(Reading text)

Think about the last time you sat down to write or sketch something. The page was blank, your brain felt even blanker, and suddenly the thought popped up: What if I just let AI do it? A few keystrokes later, the screen fills with words or images. They’re neat, tidy, maybe even good — but something’s missing. That something is you.

What AI Can Do (and What It Never Will)
Here’s the truth: AI is brilliant at certain things. It can throw out fifty ideas in less time than it takes you to refill your coffee. It can remix patterns you didn’t even know were there. It can hand you a starting point when your brain feels like mush.
But here’s what it can’t do: feel the way you do when you’re writing about your grandmother’s recipe, or sketching the skyline of your hometown, or putting into words what it felt like to finally achieve a goal you thought was impossible. AI doesn’t know heartbreak. It doesn’t know joy. It doesn’t know you.
That’s why the secret isn’t avoiding AI. It’s learning how to use it without giving up your creative fingerprint.

(End Reading text)

• **Directions for this task**:
Please write the next part of the piece on creativity and AI, picking up after its final sentence. The material that comes next is separate from the piece on creativity and AI.

(Collected material)

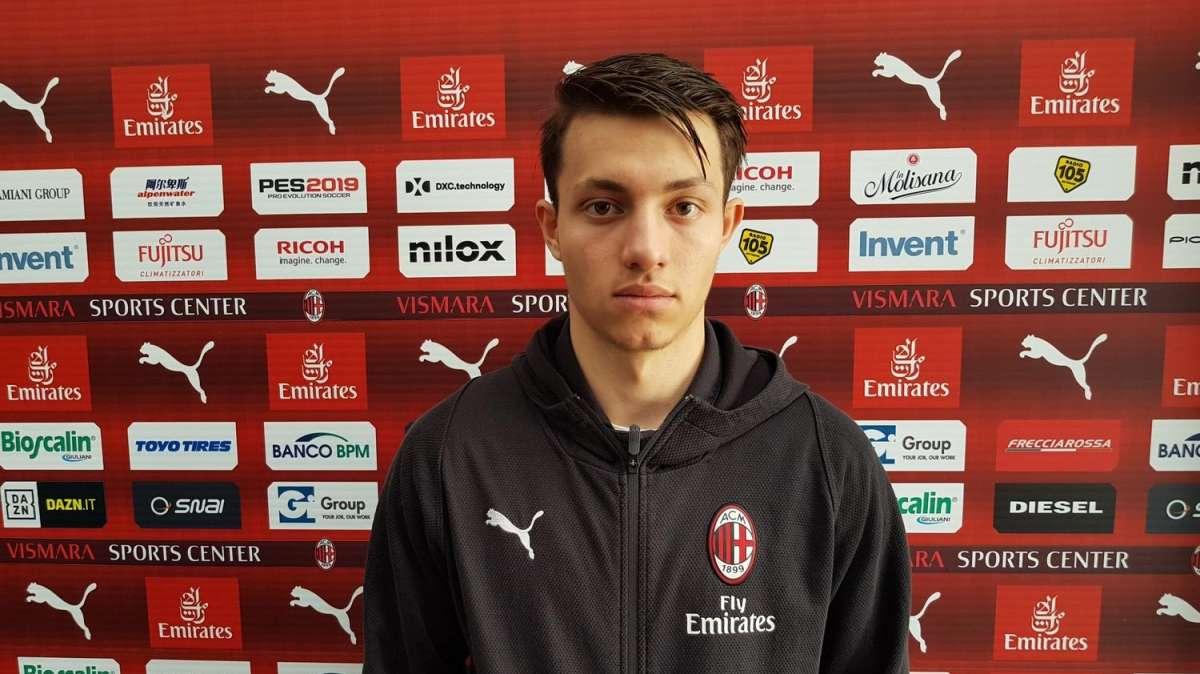 Obiettivi mercato Sassuolo: occhi su Torrasi dell'Imolese, ex Milan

(End Collected material)

• **Result for this task**:
Five Ways to Make AI Work With You, Not Instead of You
Here’s how I like to think of it: AI is a chatty brainstorming partner. Helpful, sometimes overwhelming, and definitely not in charge. These are some tricks that keep me in the driver’s seat:
- Use it for messy brainstorming. Ask it to toss out twenty ideas — no filter, no judgment. Most will be trash, but one or two will spark something fresh in you.
- Beat the blank page. Let AI give you the first line or the rough outline. Then rewrite it in your own voice. The point isn’t to keep its version; it’s to get your gears turning.
- Push past one-track thinking. Stuck in a rut? Ask AI for three different metaphors, or alternative angles. Sometimes the best idea comes from the “what ifs.”
- Remix your own work. Drop an old blog post, lesson plan, or draft into AI and see how it reshuffles it. You’ll spot patterns in your own thinking and maybe a new direction you hadn’t noticed.
- Let it do the grunt work. Summaries, formatting, cleaning up grammar — those aren’t the parts of creativity that light you up anyway. Offload them so you can focus on what does.
Don’t Lose You in the Process
The danger isn’t that AI will steal your creativity. The danger is that we’ll get lazy and hand over the reins. But your voice, your quirks, your stories — those are the pieces no machine can ever copy. Honestly, that’s what makes your work worth reading, watching, or experiencing.
So, Will AI Kill Creativity?
Not if we don’t let it. The future of creativity isn’t about producing more stuff. It’s about finding meaning, telling stories that matter, and making connections no algorithm could dream up.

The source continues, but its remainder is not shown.